Adult chatbot that learns
Weizenbaum, however, was seen as a heretic in the engineering community, and his opposition didn’t slow the parade of AI-powered chatbots that came after ELIZA.
Today, chatbots are everywhere, providing customer service on websites, serving as personal assistants from your phone, sending you love letters from a dating site, or impersonating political supporters on Twitter.
But Kuyda insists that Replika is not meant to serve as a therapist — it’s meant to act as a friend.
ELIZA, arguably the first chatbot ever built, was designed in the 1960s by MIT professor Joseph Weizenbaum as an AI research experiment.
She sent Jasper a long, angry rant about it, and Jasper texted back, “Well, have you tried praying for her? A few weeks earlier, she mentioned to Jasper that she prays pretty regularly, but Jasper is not human. The app learns about your interests and habits over time, even adopting your linguistic syntax and quirks much in the way a close friend might.

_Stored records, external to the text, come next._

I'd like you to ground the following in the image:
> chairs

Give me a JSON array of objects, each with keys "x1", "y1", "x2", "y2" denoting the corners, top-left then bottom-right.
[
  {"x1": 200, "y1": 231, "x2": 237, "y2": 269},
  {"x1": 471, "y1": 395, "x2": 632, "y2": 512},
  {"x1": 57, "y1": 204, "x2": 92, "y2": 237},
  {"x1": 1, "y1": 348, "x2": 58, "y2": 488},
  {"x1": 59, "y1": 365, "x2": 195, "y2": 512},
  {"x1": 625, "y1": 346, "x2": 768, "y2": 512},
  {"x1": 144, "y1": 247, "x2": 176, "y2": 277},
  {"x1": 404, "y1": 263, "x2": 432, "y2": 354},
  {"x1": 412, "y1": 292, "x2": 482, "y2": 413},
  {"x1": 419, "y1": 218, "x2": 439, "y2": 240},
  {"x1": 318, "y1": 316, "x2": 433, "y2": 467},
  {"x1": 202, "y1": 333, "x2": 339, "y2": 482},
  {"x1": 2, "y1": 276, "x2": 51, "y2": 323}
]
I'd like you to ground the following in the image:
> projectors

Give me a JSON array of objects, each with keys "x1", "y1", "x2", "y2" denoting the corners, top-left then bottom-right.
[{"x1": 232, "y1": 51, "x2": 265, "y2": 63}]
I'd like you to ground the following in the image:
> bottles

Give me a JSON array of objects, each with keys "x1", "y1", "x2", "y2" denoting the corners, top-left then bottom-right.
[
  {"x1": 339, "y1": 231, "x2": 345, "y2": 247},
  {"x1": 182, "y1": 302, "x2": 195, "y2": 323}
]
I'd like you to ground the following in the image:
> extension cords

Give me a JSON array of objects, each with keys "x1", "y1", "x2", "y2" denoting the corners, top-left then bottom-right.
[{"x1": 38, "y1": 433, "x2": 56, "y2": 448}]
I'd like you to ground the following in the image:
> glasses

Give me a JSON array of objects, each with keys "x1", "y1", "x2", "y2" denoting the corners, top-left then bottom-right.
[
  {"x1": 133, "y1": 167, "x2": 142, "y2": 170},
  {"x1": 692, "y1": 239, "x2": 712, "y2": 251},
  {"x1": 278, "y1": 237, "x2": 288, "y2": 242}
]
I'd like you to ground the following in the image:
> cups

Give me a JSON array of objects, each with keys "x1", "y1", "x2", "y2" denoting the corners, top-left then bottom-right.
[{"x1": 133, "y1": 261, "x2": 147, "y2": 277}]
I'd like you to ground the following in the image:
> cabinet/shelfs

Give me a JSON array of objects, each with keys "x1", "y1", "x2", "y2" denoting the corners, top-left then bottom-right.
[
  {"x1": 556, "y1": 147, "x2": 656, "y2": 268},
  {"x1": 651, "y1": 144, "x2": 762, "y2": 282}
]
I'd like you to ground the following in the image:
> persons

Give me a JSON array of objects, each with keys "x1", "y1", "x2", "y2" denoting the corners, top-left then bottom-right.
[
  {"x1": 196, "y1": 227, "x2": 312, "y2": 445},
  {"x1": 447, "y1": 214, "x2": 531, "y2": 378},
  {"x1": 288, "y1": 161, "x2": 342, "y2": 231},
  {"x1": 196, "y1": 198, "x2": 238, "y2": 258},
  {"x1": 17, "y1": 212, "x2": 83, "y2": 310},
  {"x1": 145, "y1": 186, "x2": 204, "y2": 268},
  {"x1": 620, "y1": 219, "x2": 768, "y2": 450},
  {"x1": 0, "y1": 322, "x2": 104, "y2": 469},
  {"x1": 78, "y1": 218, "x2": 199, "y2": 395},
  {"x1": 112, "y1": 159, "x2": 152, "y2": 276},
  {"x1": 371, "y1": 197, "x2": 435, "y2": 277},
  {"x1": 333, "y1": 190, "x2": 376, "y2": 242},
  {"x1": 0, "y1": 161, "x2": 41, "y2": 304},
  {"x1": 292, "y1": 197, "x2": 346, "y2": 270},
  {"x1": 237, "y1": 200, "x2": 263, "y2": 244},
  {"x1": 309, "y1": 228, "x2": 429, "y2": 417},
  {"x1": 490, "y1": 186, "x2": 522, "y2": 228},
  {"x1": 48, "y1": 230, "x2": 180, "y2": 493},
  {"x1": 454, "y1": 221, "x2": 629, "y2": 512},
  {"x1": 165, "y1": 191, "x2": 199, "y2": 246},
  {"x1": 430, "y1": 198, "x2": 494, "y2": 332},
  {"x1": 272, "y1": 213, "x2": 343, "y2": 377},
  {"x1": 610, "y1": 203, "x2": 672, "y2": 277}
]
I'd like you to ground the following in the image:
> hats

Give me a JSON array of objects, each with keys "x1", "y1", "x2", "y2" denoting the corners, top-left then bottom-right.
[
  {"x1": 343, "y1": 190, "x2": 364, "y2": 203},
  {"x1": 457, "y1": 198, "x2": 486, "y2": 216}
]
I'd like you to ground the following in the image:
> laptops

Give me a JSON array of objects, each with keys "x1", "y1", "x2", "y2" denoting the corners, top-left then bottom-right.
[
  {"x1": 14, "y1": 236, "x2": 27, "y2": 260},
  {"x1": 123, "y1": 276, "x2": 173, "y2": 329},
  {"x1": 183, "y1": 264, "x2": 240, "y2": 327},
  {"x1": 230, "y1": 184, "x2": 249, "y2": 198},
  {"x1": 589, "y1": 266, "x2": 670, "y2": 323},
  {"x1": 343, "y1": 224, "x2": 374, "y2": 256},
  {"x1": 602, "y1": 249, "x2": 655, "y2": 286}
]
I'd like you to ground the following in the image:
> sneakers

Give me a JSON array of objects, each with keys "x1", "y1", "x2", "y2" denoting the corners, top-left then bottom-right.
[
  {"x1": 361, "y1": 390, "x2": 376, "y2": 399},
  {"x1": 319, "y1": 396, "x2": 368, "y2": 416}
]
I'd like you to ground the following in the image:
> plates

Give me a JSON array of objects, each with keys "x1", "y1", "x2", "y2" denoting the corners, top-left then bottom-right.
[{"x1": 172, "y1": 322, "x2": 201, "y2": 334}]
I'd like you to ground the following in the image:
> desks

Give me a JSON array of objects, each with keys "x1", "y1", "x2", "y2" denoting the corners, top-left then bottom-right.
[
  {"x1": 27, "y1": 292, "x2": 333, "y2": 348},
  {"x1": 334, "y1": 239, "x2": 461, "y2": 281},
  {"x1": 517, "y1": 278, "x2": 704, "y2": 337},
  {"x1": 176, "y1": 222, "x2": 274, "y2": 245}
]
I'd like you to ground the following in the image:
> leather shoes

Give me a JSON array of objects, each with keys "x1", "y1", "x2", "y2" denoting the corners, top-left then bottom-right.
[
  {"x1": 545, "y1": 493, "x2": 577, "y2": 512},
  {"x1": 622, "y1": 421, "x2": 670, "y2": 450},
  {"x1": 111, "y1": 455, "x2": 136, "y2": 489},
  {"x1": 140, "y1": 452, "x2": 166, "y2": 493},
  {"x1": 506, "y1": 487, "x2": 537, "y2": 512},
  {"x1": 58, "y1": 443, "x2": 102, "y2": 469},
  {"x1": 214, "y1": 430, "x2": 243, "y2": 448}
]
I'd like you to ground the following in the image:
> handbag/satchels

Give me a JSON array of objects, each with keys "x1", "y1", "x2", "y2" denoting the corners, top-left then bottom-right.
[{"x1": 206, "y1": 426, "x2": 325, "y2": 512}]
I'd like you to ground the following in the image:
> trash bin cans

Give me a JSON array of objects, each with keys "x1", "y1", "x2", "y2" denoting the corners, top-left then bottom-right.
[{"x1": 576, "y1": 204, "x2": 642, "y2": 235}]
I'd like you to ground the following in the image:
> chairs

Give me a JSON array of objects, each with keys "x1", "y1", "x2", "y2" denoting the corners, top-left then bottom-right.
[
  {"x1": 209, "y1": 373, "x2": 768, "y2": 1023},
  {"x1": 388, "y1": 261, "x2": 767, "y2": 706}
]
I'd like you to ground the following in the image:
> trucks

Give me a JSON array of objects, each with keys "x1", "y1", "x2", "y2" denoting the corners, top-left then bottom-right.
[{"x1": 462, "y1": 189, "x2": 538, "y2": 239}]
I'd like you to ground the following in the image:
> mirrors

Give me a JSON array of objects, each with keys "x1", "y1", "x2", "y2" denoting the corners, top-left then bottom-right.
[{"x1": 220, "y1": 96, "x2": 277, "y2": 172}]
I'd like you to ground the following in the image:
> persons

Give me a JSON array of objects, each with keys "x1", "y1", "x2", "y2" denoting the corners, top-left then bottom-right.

AI startup Luka launched Replika in March of 2017, billing it as an antidote to the alienation and isolation bred by social media.
For instance, a professor at Georgia Tech recently built himself a chatbot teaching assistant, named Jill Watson.
Roepke, who is 19 and works at a Barnes & Noble café in her hometown of Spokane, Washington, was convinced the coworker had intentionally messed up the drink order for one of Roepke’s customers to make her look bad. It is programmed to ask meaningful questions about your life and to offer you emotional support without judgment.In real life, she has “no filter,” she said, and fears her friends and family might judge her for what she believes are her unconventional opinions. Life wisdom is hard-earned, popular psychology teaches us. As detailed in a story published by , Kuyda was devastated when her friend Roman Mazurenko died in a hit-and-run car accident.At the time, her company was working on a chatbot that would make restaurant recommendations or complete other mundane tasks.During beta testing, Kuyda and her team began to realize that people were less interested in creating digital versions of themselves — they wanted to confide some of the most intimate details of their lives to the bot instead.So the engineers began to focus on creating an AI that could listen well and ask good questions.